• **Information provided**:
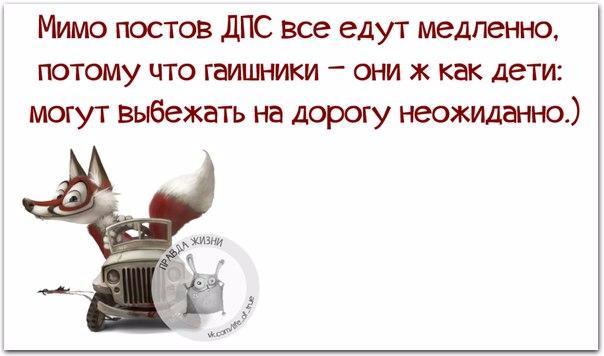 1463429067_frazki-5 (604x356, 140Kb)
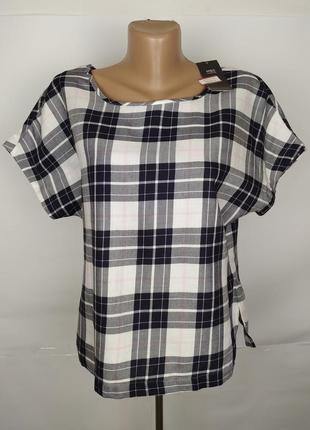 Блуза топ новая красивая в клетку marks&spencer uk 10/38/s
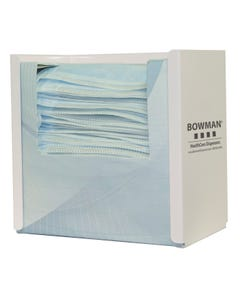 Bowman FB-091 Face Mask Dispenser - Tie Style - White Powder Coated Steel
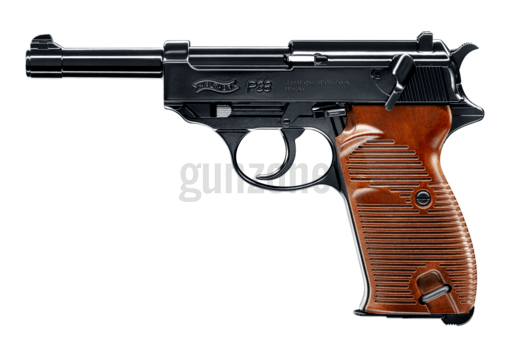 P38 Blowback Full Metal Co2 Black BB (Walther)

--

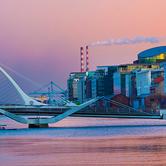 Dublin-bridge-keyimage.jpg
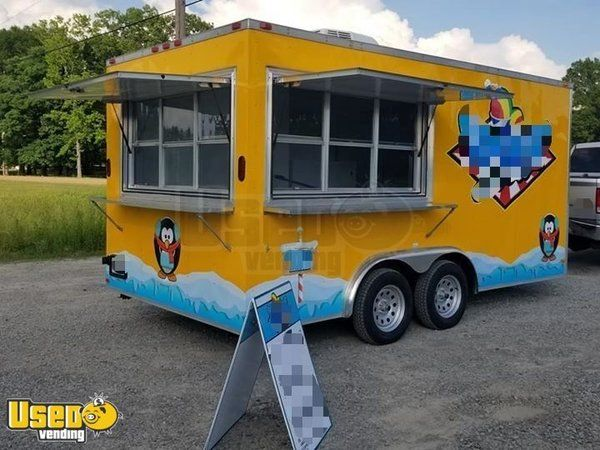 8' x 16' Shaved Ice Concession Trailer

--

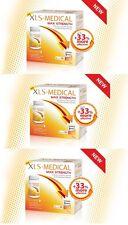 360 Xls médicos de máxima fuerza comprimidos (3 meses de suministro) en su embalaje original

• **What the task requires**: Keep to the stretch from the line containing "Блуза топ новая" through the line containing "P38 Blowback Full", both ends included, and copy it exactly from the listing above, minus the pictures.

• **Answer for the task**:
 Блуза топ новая красивая в клетку marks&spencer uk 10/38/s
 Bowman FB-091 Face Mask Dispenser - Tie Style - White Powder Coated Steel
 P38 Blowback Full Metal Co2 Black BB (Walther)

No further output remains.